-- What you should do --
In the forum post below, rewrite the part labeled A, from "Start with any well-known PDF" through "it is still interesting", as a short numbered list of its steps.
##### Excerpt to read
1180.10	counter-example and two incomplete derivations	PULSAR::WALLY	Wally Neilsen-Steinhardt	`Thu Jan 18 1990 13:06`	57
	re: <<< Note 1180.7 by ALLVAX::ROTH "It's a bush recording..." >>> > Yes, that's clearly correct on intuitive grounds; there's no way > a PDF that's a set of impulses will converge to a proper Gaussian. Consider a PDF which is zero everywhere but x=-1 and x=1, and its values there are such that the integral over the whole line is 1. Obviously we need integrals something like Stieljes (and I cannot even remember how to spell it!) This has zero mean and finite variance, but the sum of these distributions look like binomial distributions, and converge to the normal distribution in the very qualified sense mentioned earlier. To fail to converge to a normal distribution, the starting distribution has to lack a finite mean or variance, as previously stated. I have seen two other derivations for the form of the bell shaped curve. I could not reproduce either when I tired, but maybe if I put down what I remember, somebody else will fill in the gaps. A: Start with any well-known PDF, like the binomial distribution. Let the parameters in the distribution become very large. Take logs of both sides, and apply Stirling's Approximation log n! = n log n approximately to all the factorials. After a bit of algebra (which is what I have forgotten) you end up with something like log P = something - (r - n/2)*2 / something Raise e to the power of both sides and you get the Gaussian. The first term just becomes the normalization constant. Obviously, this only proves that a particular PDF converges to the Gaussian, but it is still interesting. B: Start with the fact that if you take n samples from any PDF, the mean of the sampling distribution is the mean of the PDF, and the variance of the sampling distribution is the variance of the PDF divided by n. Consider the logarithm of the sampling distribution, and expand it around its mean: log P(x-xm) = A0 + A1(x-xm) + A2(x-xm)^2 + ... One part I forgot is how you show that xm is also a maximum and therefore A1=0. Another part is how A2 remains constant while you increase n so that the variance decreases to zero, so for all the x where P is significantly far from zero, higher terms may be ignored. The result is the limit log P(x-xm) = A0 + A2 (x-xm)^2 and you raise e to both sides as above. Neither of these is a proof of the central limit theorem, but they may give you a better feeling for where the Gaussian came from.
##########
##### Entries
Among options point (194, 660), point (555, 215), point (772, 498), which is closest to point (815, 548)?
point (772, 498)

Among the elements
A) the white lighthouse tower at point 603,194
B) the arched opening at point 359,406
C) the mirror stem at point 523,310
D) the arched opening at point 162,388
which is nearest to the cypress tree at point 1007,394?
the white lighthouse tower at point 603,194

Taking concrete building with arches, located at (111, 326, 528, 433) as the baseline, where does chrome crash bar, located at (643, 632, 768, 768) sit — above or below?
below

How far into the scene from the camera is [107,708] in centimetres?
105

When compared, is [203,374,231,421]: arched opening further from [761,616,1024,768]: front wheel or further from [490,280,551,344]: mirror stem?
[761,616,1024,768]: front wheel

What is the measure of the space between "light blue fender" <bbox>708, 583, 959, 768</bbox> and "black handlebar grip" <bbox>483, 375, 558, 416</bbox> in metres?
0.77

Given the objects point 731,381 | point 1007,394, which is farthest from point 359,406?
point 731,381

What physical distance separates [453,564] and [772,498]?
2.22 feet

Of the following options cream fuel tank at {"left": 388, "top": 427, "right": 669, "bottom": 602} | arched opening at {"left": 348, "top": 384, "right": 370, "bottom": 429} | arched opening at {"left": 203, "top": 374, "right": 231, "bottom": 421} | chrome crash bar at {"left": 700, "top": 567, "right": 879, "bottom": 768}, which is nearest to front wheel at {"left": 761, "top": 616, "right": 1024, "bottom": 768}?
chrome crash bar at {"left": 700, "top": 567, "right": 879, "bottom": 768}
##########
##### Entries
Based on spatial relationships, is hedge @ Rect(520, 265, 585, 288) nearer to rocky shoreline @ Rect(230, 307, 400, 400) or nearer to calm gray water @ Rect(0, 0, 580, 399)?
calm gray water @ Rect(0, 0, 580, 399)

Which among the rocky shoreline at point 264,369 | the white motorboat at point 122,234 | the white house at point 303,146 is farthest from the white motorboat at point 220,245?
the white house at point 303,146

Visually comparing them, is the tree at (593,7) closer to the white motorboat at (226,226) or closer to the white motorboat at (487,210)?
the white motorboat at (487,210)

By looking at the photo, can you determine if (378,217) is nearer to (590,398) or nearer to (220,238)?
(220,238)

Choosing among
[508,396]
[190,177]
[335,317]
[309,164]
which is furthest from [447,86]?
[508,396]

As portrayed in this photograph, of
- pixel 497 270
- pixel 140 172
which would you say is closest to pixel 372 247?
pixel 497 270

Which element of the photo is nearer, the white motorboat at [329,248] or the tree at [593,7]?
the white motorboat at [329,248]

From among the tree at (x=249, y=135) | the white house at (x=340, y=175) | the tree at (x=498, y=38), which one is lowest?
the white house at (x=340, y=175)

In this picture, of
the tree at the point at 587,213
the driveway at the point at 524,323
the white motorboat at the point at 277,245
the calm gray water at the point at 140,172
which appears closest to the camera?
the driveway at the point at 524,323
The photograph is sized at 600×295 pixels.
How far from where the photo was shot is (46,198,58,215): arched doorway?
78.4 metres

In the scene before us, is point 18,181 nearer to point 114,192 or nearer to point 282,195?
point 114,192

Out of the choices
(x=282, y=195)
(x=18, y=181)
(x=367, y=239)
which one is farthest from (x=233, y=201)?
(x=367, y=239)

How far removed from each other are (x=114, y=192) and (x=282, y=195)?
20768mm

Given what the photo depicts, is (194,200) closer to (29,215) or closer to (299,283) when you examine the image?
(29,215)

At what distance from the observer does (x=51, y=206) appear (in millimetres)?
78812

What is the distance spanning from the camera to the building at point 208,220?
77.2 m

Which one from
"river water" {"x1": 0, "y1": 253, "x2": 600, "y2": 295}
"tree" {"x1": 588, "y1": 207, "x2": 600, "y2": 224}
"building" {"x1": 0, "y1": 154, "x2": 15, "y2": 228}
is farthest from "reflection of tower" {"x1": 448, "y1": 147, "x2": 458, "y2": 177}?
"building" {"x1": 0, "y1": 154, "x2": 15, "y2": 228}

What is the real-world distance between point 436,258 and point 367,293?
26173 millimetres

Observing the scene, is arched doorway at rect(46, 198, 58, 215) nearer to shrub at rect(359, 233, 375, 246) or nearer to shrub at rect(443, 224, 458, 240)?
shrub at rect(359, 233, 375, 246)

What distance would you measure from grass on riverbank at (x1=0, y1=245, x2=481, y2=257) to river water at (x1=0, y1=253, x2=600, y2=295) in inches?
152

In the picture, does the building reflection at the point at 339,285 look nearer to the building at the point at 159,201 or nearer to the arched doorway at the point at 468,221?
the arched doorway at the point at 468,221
##########
##### Entries
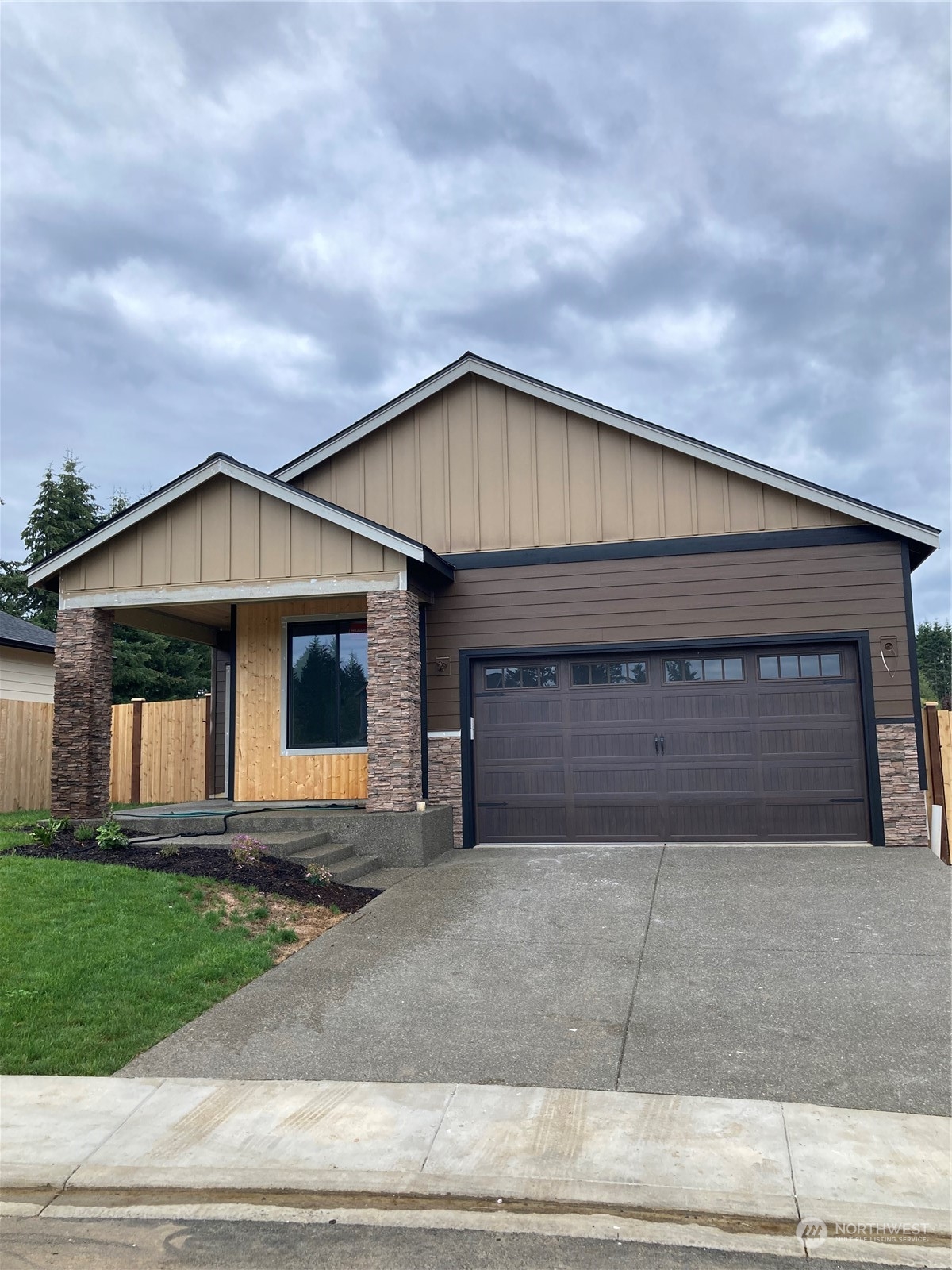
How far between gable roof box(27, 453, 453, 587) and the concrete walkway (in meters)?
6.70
##########
-- Exercise answer --
1. Begin with a well-known PDF, such as the binomial distribution, and let its parameters become very large.
2. Take logs of both sides and apply Stirling's Approximation to all the factorials.
3. After some algebra, which the writer has forgotten, log P comes out as a constant minus a term involving r - n/2.
4. Raise e to the power of both sides to get the Gaussian. The first term becomes the normalization constant.
5. This shows only that one particular PDF converges to the Gaussian, but it is still interesting.